◆ **Énoncé du problème**
Selon l'extrait sur la législation carcérale, combien de détenus compte-t-on actuellement ?

◆ **Extrait de source**
────────────────────

Le directeur du greffe judiciaire à la DGAPR, Hassan Hmina, a mis l'accent dans son intervention sur le cadre référentiel dudit projet, notamment les discours de S.M le Roi Mohammed VI, tels que celui de l'ouverture de l'année judiciaire (le 29 janvier 2003), ainsi que la Constitution de 2011, qui a constitué « une révolution dans le domaine juridique », puisqu'elle insiste, à titre d'exemple, sur la primauté des pactes et conventions internationaux sur la législation nationale.

Hassan Hmina a également mis en exergue l'évolution positive qu'a connue la législation régissant les établissements pénitentiaires et la DGAPR, tout en considérant que les mutations accélérées dans la société marocaine exigent une révision en profondeur de la législation pénale en général et celle carcérale en particulier.

« La mère de tous les combats reste maintenant la surpopulation carcérale », a souligné ce cadre de la DGAPR, indiquant que le nombre des détenus dépasse actuellement 99.000 personnes.

────────────────────

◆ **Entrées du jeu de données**
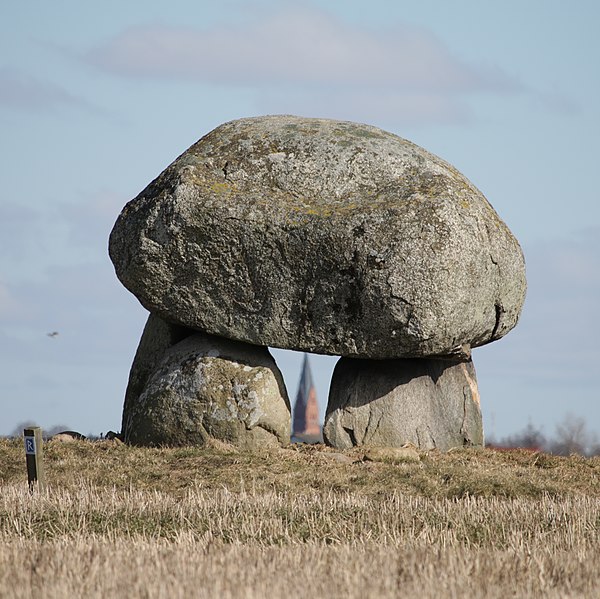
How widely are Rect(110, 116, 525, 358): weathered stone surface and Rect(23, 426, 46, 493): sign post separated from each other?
14.3 ft

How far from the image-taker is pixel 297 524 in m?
13.7

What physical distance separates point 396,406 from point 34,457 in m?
6.72

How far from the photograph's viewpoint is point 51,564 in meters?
10.5

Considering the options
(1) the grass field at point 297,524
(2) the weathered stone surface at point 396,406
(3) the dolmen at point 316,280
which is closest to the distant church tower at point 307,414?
(2) the weathered stone surface at point 396,406

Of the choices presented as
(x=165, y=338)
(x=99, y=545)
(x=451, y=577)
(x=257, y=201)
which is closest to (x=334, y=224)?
(x=257, y=201)

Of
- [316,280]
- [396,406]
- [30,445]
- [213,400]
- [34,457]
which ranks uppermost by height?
[316,280]

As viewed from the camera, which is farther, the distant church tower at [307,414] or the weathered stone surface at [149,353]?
the distant church tower at [307,414]

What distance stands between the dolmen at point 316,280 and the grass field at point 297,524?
100 centimetres

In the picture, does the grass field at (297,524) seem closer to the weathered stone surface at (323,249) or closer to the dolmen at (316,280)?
the dolmen at (316,280)

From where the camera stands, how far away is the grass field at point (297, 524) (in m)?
9.98

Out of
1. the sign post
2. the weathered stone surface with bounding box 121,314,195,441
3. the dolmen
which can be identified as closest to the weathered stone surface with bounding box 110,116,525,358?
the dolmen

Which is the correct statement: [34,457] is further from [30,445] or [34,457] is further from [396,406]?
[396,406]

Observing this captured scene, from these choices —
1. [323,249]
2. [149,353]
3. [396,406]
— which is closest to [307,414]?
[149,353]

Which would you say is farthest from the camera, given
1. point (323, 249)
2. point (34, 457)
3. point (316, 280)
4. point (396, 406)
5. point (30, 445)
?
point (396, 406)
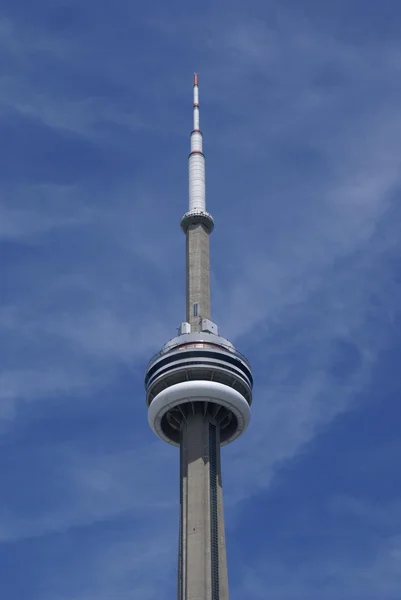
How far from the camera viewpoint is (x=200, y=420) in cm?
12450

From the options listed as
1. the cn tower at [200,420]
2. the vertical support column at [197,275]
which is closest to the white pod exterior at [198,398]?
the cn tower at [200,420]

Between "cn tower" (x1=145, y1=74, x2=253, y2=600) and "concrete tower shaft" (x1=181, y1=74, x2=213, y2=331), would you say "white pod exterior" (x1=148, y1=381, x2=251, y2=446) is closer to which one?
"cn tower" (x1=145, y1=74, x2=253, y2=600)

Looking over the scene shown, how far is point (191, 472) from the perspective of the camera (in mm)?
121125

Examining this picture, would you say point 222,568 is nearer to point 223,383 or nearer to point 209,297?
point 223,383

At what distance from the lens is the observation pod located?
12244cm

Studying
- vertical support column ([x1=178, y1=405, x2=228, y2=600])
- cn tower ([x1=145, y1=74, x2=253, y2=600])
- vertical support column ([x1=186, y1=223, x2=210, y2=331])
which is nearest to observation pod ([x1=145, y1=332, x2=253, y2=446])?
cn tower ([x1=145, y1=74, x2=253, y2=600])

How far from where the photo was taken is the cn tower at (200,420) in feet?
379

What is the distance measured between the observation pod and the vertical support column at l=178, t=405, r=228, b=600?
2.02 metres

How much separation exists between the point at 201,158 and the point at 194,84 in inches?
564

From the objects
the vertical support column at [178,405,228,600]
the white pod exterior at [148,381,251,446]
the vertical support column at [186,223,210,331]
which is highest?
the vertical support column at [186,223,210,331]

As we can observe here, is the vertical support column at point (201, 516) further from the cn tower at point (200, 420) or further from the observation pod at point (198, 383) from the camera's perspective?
the observation pod at point (198, 383)

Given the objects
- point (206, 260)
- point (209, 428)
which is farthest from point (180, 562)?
point (206, 260)

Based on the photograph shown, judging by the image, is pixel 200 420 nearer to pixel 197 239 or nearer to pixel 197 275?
pixel 197 275

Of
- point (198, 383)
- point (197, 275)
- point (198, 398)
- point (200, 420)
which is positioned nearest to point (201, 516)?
point (200, 420)
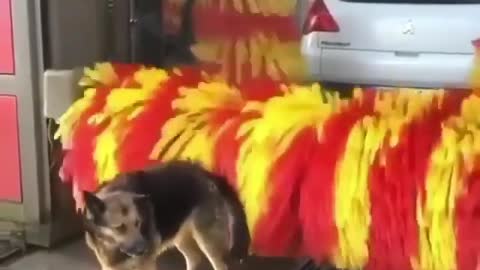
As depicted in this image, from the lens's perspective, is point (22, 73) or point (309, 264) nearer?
point (309, 264)

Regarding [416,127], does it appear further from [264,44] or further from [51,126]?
[51,126]

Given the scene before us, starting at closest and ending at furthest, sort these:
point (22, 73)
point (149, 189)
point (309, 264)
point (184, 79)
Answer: point (149, 189) → point (309, 264) → point (184, 79) → point (22, 73)

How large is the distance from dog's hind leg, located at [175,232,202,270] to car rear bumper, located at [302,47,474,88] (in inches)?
13.8

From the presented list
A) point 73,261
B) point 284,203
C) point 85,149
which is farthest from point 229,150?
point 73,261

────────────────────

◆ **Zone de réponse**
Plus de 99.000 personnes.